Treasure at the bottom of the Icebow: A view of the sunlight refracting through ice crystals in the clouds.
A motorist nearly crashed as he was blinded by the brilliant white light of an optical phenomenon known as an ice rainbow.
Keen photographer Reyaz Limalia, spotted the rare sight while driving near Birdlip, Gloucestershire and stopped the car to take a picture, although not before he nearly crashed into another vehicle coming in the other direction, due to the radiant light reflecting on his windscreen.
Known to weather officials call a '22 degrees halo' because of its circular formation of 22° around the sun, Rayez is one of the only few to have captured one of these rare sights on camera.

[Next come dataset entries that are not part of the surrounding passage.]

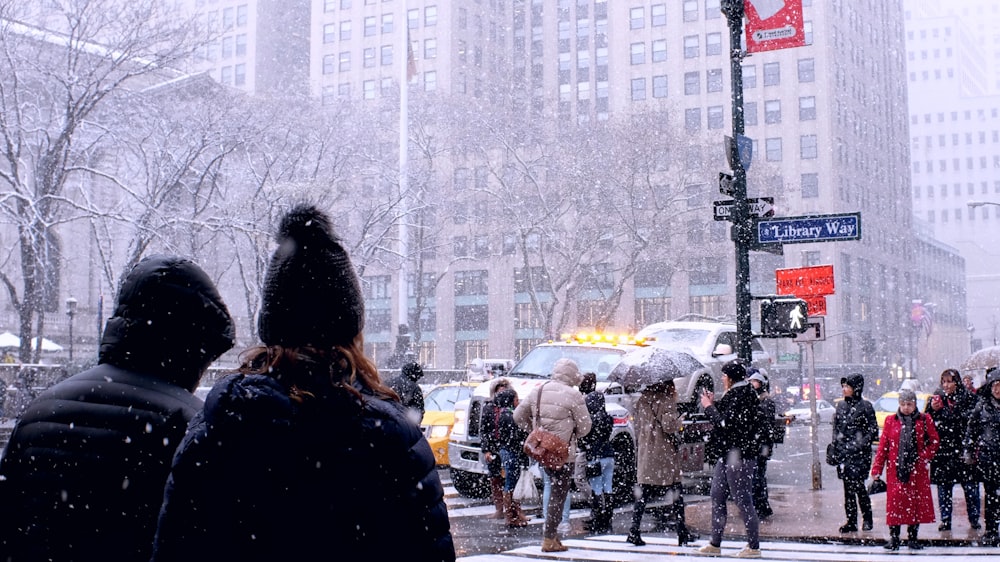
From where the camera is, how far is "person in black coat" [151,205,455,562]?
2.44 metres

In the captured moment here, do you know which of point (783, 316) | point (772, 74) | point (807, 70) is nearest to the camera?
point (783, 316)

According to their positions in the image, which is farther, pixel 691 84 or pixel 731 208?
pixel 691 84

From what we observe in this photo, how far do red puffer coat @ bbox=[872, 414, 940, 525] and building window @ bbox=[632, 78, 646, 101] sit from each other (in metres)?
72.4

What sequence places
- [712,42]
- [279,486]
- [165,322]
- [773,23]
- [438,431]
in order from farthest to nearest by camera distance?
[712,42] < [438,431] < [773,23] < [165,322] < [279,486]

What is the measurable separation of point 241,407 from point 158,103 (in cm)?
3665

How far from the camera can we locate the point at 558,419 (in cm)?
1026

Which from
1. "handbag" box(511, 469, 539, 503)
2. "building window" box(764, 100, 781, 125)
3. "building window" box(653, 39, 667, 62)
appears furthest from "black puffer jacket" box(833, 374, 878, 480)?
"building window" box(653, 39, 667, 62)

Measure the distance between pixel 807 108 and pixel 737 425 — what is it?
7163 cm

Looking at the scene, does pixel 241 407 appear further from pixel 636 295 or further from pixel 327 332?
pixel 636 295

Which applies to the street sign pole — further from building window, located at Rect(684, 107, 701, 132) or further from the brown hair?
building window, located at Rect(684, 107, 701, 132)

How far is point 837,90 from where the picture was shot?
78.6 m

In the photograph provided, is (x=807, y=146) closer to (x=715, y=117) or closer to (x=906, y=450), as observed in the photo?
(x=715, y=117)

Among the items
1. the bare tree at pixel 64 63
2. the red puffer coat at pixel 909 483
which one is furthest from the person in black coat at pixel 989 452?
the bare tree at pixel 64 63

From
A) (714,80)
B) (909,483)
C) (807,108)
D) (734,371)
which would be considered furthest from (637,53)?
(734,371)
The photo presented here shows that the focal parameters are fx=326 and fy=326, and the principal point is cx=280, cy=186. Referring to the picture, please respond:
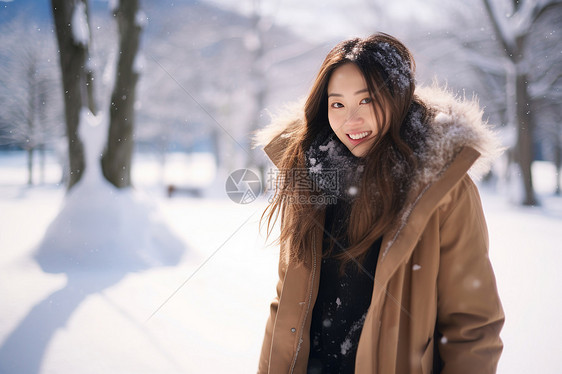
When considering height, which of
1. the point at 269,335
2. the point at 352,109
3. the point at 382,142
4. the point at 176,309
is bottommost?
the point at 176,309

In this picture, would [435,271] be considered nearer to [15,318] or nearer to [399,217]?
[399,217]

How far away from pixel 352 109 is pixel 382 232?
19.1 inches

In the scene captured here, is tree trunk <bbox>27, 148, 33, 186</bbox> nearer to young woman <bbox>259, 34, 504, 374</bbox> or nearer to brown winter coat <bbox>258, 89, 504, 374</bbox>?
young woman <bbox>259, 34, 504, 374</bbox>

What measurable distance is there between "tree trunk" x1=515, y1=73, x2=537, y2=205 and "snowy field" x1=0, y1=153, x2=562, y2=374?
422 centimetres

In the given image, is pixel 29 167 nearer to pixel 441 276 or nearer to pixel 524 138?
pixel 441 276

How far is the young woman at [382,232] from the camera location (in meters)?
1.06

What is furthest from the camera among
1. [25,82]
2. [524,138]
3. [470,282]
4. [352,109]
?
[524,138]

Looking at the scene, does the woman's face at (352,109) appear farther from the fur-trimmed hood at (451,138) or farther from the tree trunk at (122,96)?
the tree trunk at (122,96)

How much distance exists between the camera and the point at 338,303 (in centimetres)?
133

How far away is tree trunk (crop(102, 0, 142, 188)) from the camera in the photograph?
16.5 ft

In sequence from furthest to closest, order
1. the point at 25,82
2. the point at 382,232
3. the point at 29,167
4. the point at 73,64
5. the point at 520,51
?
the point at 29,167
the point at 25,82
the point at 520,51
the point at 73,64
the point at 382,232

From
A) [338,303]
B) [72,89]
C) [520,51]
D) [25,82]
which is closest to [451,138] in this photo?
[338,303]

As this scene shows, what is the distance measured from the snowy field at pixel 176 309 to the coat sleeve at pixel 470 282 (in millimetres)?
1820

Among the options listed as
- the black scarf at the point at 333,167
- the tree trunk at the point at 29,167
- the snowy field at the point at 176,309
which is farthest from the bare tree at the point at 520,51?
the tree trunk at the point at 29,167
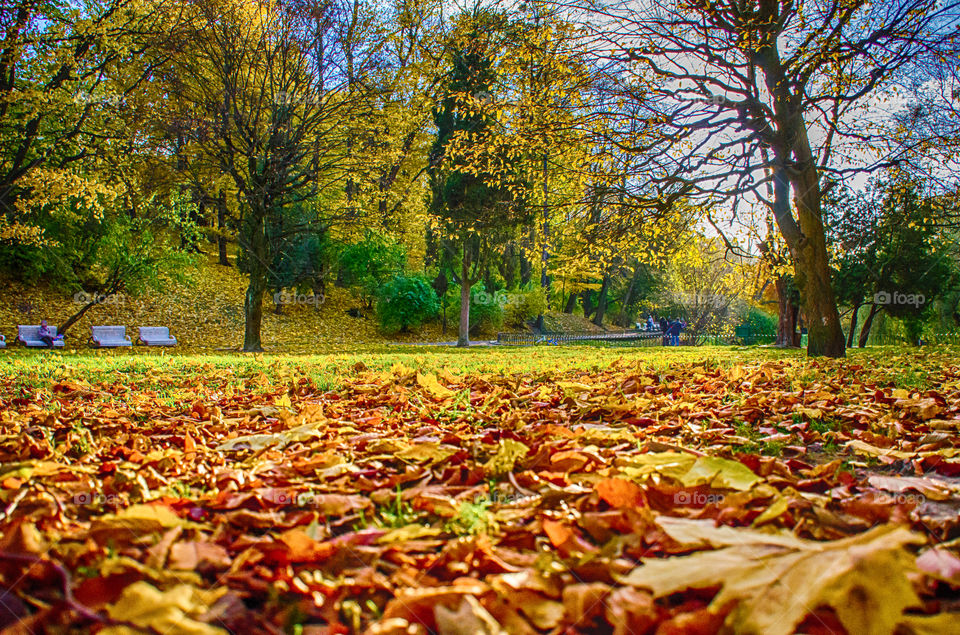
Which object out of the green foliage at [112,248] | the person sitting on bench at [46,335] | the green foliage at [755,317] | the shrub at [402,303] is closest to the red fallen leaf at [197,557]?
the person sitting on bench at [46,335]

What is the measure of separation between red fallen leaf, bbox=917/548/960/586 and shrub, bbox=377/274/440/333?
21.6 m

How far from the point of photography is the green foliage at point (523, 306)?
28.2m

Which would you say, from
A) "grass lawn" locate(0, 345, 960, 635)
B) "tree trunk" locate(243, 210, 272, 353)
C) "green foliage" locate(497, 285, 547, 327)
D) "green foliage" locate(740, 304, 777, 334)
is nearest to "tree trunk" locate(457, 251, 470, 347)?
"tree trunk" locate(243, 210, 272, 353)

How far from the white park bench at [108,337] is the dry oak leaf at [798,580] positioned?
18082 mm

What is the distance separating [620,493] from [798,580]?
A: 502mm

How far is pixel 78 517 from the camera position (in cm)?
147

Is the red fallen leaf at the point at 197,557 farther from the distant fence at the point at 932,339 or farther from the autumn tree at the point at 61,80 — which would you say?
the distant fence at the point at 932,339

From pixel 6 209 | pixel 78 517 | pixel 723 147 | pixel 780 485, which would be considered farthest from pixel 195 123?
pixel 780 485

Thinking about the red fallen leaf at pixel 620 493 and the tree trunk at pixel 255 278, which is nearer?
the red fallen leaf at pixel 620 493

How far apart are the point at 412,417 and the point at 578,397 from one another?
3.48ft

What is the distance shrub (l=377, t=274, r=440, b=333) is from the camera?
22.3m

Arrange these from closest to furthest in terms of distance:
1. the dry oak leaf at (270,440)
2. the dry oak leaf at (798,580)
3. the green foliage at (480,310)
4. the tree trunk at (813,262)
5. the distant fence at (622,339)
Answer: the dry oak leaf at (798,580) < the dry oak leaf at (270,440) < the tree trunk at (813,262) < the distant fence at (622,339) < the green foliage at (480,310)

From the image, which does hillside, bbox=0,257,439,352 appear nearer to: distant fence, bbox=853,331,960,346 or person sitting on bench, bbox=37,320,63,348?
person sitting on bench, bbox=37,320,63,348

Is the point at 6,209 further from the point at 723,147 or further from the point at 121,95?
the point at 723,147
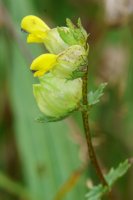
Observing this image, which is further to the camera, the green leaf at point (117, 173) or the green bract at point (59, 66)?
the green leaf at point (117, 173)

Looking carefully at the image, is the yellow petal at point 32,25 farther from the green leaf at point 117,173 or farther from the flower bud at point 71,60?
the green leaf at point 117,173

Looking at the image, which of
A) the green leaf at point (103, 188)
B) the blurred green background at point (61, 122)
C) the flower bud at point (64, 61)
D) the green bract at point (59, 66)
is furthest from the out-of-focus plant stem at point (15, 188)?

The optical phenomenon is an an ice-halo formed by plate shaped ice crystals in atmospheric clouds, characterized by thin, wisplike strands leading to their main clump, known as Cirrus.

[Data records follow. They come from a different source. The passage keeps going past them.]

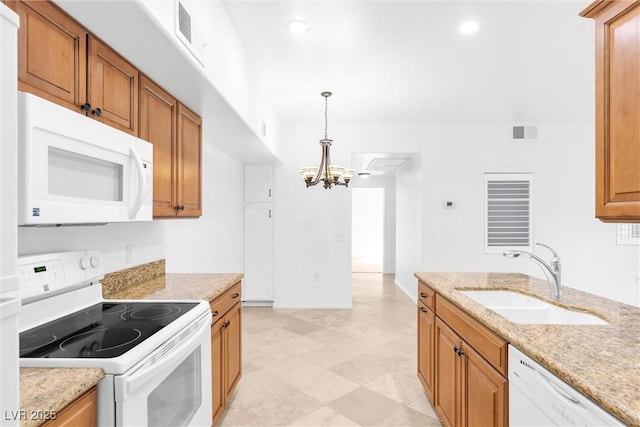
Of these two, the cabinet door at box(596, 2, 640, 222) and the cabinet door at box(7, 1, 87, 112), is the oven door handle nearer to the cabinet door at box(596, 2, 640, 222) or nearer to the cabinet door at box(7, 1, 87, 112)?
the cabinet door at box(7, 1, 87, 112)

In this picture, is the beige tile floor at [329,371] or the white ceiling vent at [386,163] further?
the white ceiling vent at [386,163]

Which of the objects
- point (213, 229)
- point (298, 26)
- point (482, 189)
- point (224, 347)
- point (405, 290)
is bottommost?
point (405, 290)

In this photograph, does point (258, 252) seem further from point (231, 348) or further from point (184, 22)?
point (184, 22)

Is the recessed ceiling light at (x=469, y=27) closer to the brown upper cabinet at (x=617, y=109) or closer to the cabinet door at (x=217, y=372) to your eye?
the brown upper cabinet at (x=617, y=109)

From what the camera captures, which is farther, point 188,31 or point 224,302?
point 224,302

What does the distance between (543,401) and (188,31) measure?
2.17m

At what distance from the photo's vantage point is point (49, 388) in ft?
2.97

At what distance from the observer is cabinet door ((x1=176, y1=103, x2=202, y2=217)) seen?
7.64 feet

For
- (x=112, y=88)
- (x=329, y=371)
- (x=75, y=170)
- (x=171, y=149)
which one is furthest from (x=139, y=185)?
(x=329, y=371)

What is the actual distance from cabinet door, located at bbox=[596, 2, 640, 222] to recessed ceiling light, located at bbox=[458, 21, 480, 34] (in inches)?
46.6

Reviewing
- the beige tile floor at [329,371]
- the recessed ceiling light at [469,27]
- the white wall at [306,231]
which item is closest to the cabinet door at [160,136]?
the beige tile floor at [329,371]

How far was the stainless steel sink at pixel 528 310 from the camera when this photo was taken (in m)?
1.67

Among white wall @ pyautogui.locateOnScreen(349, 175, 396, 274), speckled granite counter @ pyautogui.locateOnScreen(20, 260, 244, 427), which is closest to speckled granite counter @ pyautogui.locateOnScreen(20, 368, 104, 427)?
speckled granite counter @ pyautogui.locateOnScreen(20, 260, 244, 427)

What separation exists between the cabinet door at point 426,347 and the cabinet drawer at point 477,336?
0.88 ft
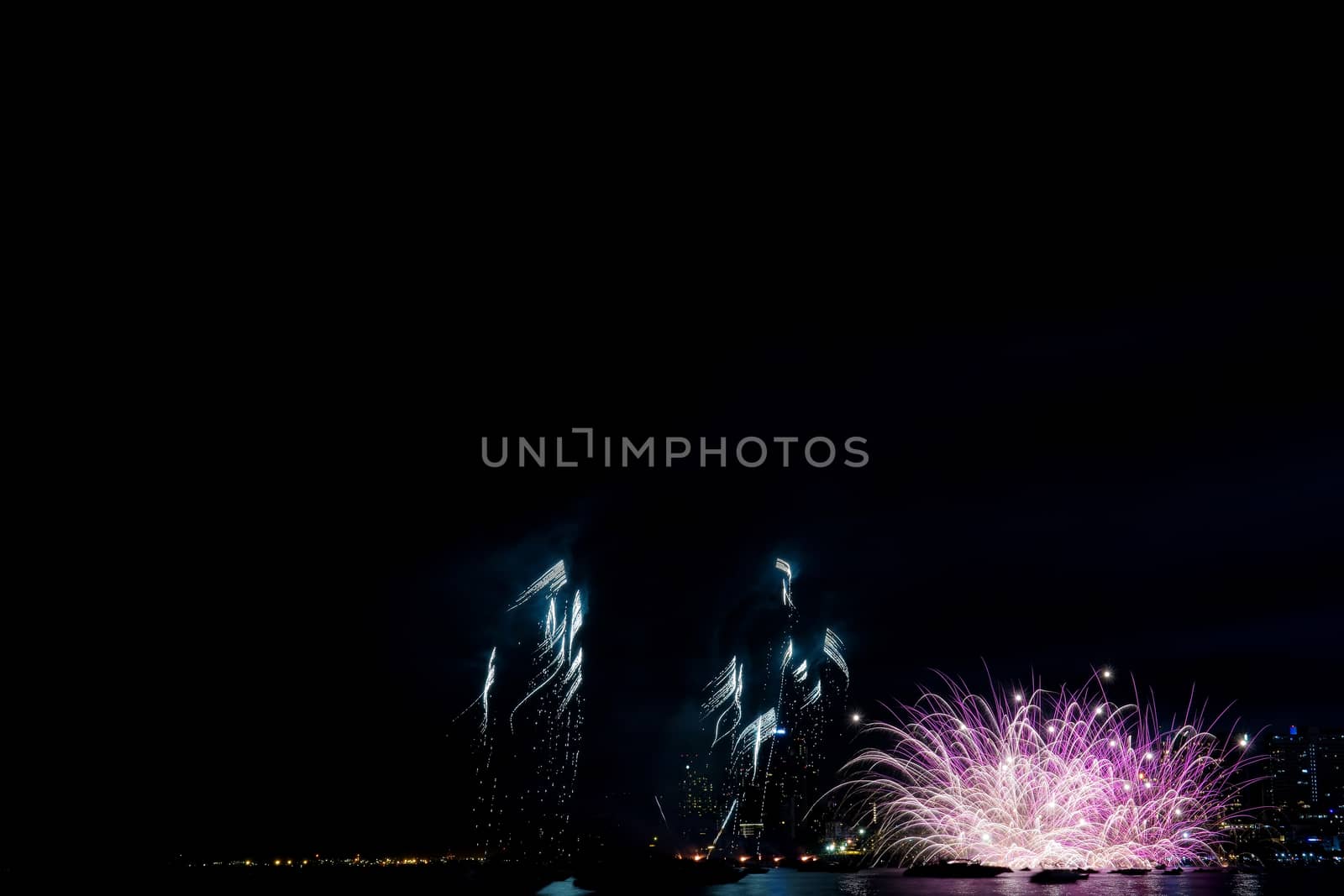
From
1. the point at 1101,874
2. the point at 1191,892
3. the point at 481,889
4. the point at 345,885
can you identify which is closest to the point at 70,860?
the point at 345,885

The only time it can be seen is when the sun is very high in the sky, 58 degrees or more above the horizon, and its light passes through the high-altitude cirrus clouds. It is the sun's altitude that determines the visibility of the halo.

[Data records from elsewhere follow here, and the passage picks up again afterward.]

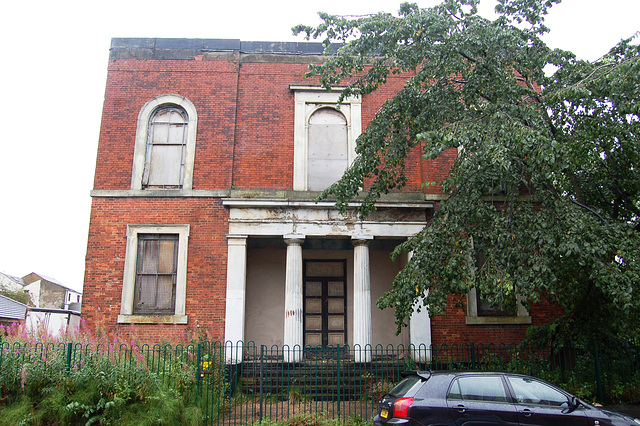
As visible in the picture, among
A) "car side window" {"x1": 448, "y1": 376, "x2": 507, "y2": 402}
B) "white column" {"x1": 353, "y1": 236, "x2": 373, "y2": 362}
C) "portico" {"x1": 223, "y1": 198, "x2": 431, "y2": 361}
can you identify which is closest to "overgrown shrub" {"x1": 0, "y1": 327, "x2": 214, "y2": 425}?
"portico" {"x1": 223, "y1": 198, "x2": 431, "y2": 361}

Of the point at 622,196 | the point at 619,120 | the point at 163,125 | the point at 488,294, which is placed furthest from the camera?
the point at 163,125

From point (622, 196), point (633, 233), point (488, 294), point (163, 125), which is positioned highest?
point (163, 125)

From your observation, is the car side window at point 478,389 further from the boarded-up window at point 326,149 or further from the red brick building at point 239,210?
the boarded-up window at point 326,149

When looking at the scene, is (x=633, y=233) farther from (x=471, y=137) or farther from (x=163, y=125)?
(x=163, y=125)

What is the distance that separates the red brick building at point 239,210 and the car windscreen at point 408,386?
15.8 ft

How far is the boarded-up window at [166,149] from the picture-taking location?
13648mm

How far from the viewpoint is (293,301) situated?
12.5m

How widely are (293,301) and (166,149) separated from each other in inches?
218

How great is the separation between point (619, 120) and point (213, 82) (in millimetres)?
10098

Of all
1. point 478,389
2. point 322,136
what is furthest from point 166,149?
point 478,389

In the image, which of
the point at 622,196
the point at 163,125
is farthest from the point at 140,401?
the point at 622,196

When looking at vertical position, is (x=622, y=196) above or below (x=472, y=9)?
below

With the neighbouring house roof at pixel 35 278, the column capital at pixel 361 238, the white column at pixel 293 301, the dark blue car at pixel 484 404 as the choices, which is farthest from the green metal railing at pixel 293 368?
the neighbouring house roof at pixel 35 278

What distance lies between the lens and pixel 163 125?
14.0 m
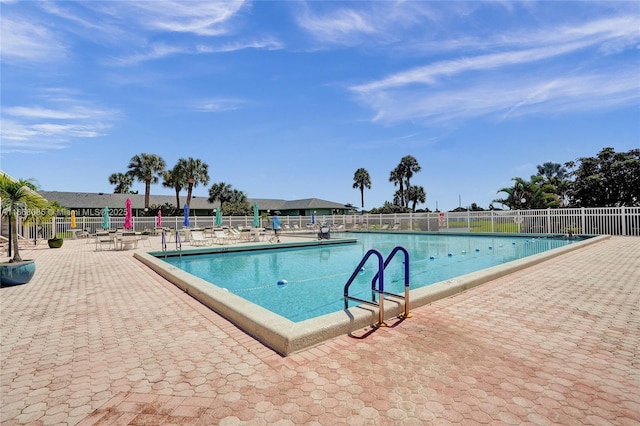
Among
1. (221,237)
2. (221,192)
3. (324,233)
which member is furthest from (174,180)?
(324,233)

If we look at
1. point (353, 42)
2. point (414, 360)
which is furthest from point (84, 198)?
point (414, 360)

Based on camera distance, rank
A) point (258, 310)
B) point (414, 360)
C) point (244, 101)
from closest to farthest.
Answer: point (414, 360), point (258, 310), point (244, 101)

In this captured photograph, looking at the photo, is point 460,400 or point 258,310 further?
point 258,310

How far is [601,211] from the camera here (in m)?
18.1

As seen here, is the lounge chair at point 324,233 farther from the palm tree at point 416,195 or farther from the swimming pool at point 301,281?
the palm tree at point 416,195

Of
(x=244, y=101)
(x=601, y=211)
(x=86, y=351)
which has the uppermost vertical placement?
(x=244, y=101)

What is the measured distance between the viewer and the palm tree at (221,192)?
47094mm

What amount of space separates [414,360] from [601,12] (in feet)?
35.7

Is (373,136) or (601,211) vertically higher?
(373,136)

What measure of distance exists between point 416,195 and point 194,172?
40620 millimetres

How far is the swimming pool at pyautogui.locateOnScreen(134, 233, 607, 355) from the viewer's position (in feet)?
11.7

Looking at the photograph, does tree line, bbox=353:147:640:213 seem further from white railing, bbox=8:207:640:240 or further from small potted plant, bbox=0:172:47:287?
small potted plant, bbox=0:172:47:287

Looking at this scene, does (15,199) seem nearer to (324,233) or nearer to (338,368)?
(338,368)

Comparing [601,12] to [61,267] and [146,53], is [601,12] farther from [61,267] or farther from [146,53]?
[61,267]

Also, the ice crystals in the cloud must be hexagonal in shape with their thick plates being parallel to the ground.
The halo is formed by sunlight entering horizontally-oriented flat hexagon ice crystals through a vertical side face and leaving through the near horizontal bottom face.
The 90° inclination between the ray entrance and exit faces produce the well-separated spectral colours.
The arc has a considerable angular extent and is thus rarely complete. When only fragments of cirrus cloud are in the appropriate sky/sun position they can appear to shine with spectral colors.